Task instructions:
Only the pictures are to be left out; the listing itself is repeated exactly.

Extracted information:
****
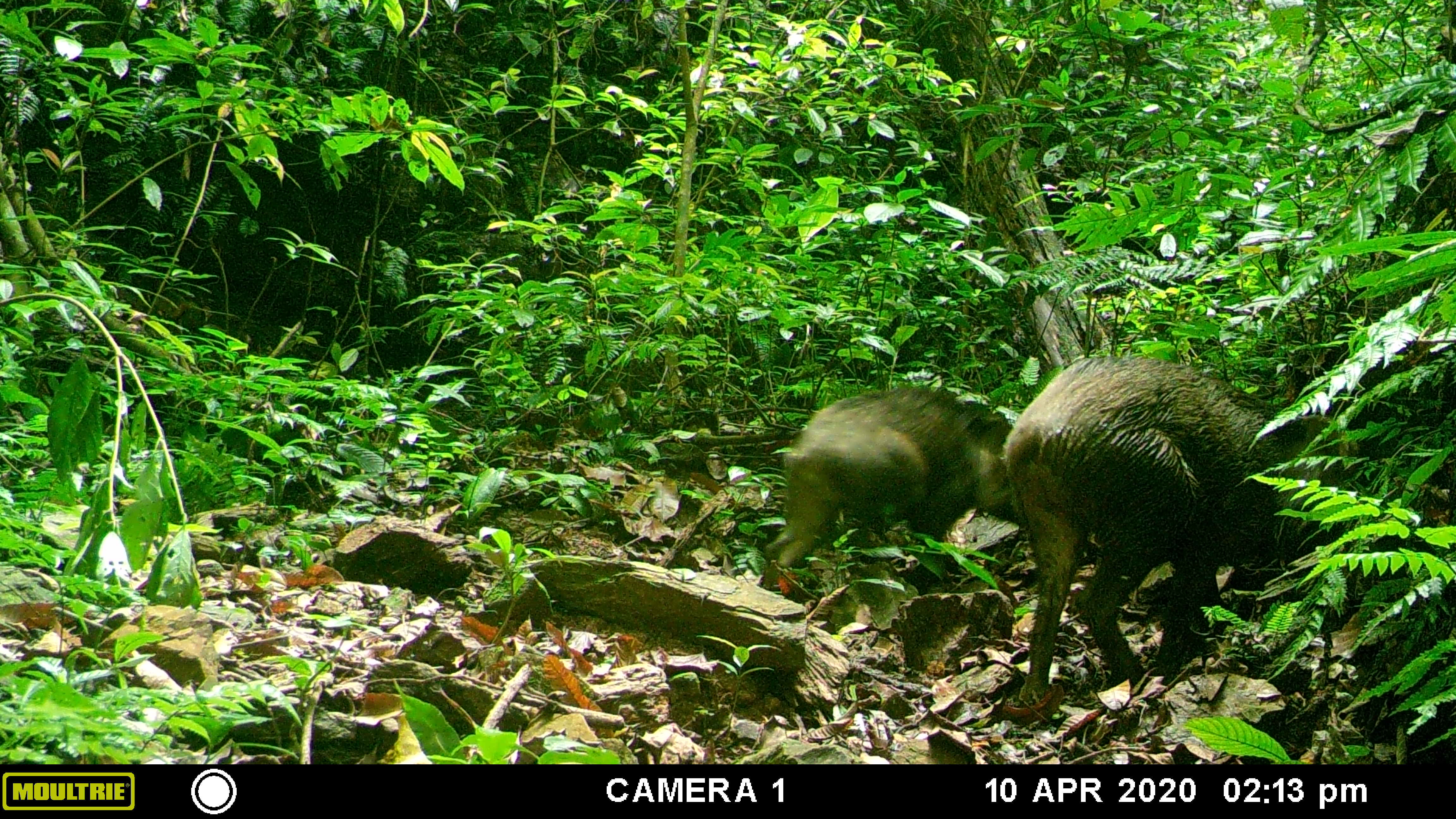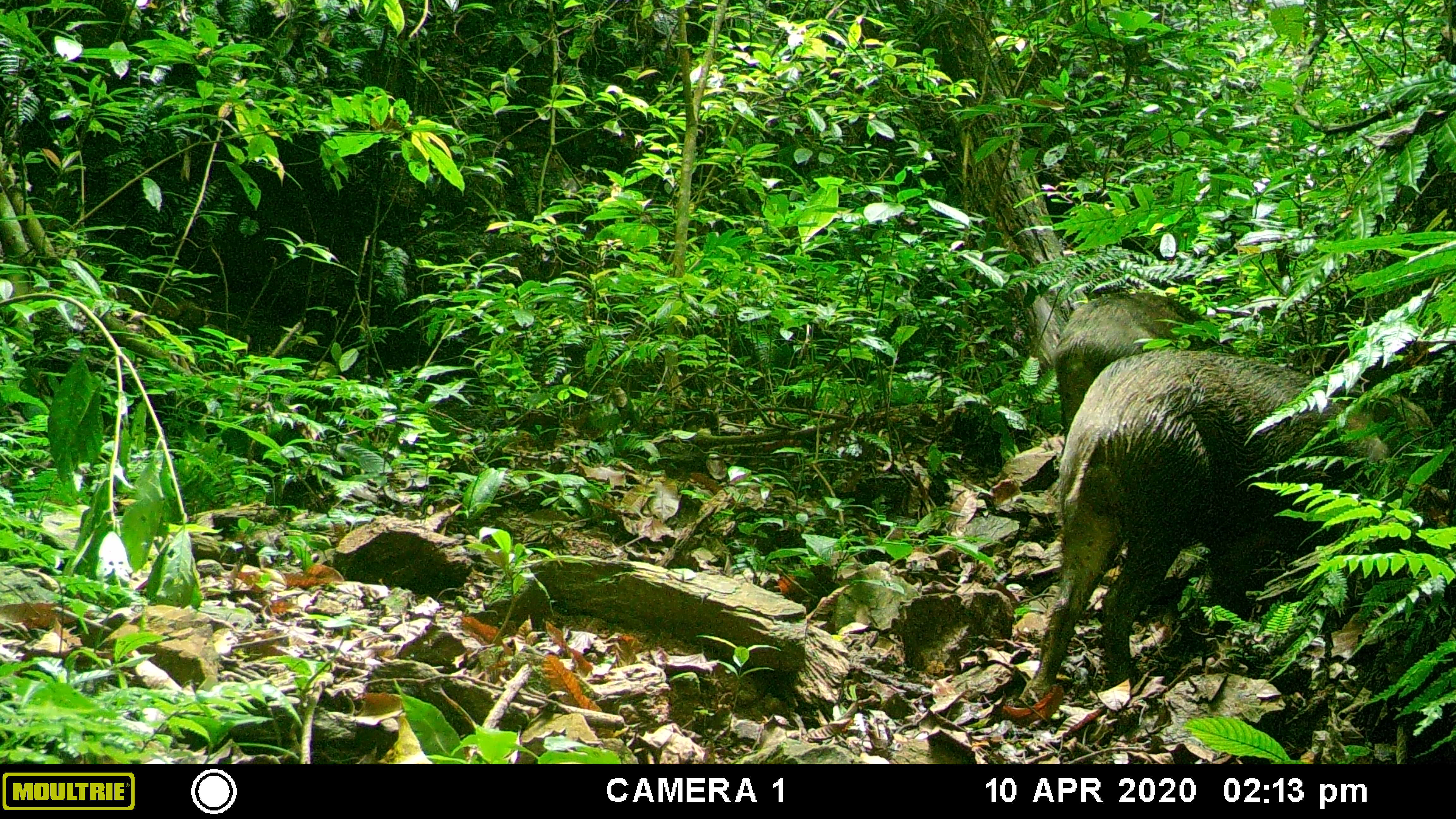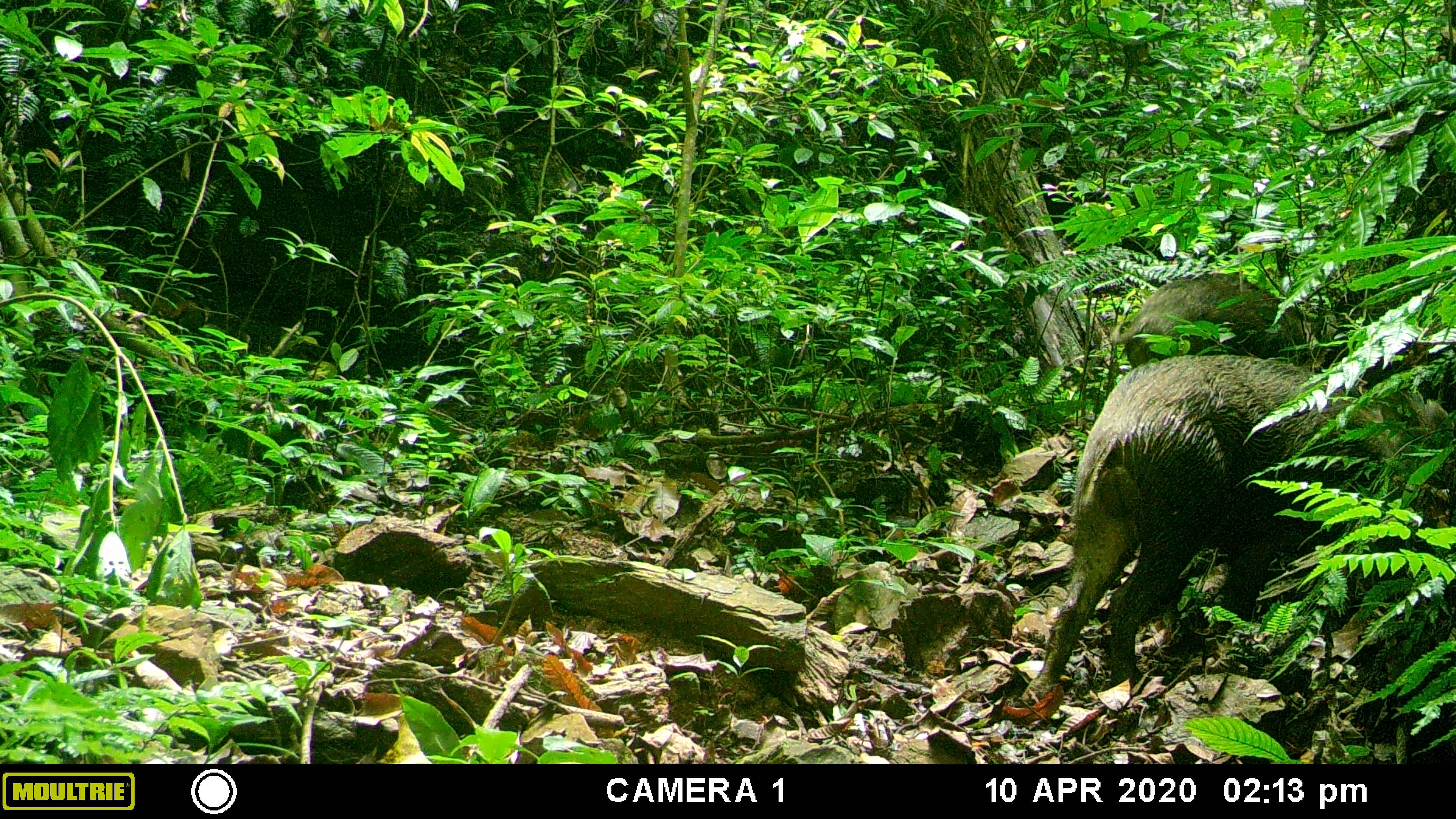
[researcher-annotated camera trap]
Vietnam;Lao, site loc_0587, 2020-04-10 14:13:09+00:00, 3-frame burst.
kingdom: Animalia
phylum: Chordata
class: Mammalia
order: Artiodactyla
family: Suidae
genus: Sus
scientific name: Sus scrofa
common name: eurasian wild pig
****
Expected answer:
[researcher-annotated camera trap]
Vietnam;Lao, site loc_0587, 2020-04-10 14:13:09+00:00, 3-frame burst.
kingdom: Animalia
phylum: Chordata
class: Mammalia
order: Artiodactyla
family: Suidae
genus: Sus
scientific name: Sus scrofa
common name: eurasian wild pig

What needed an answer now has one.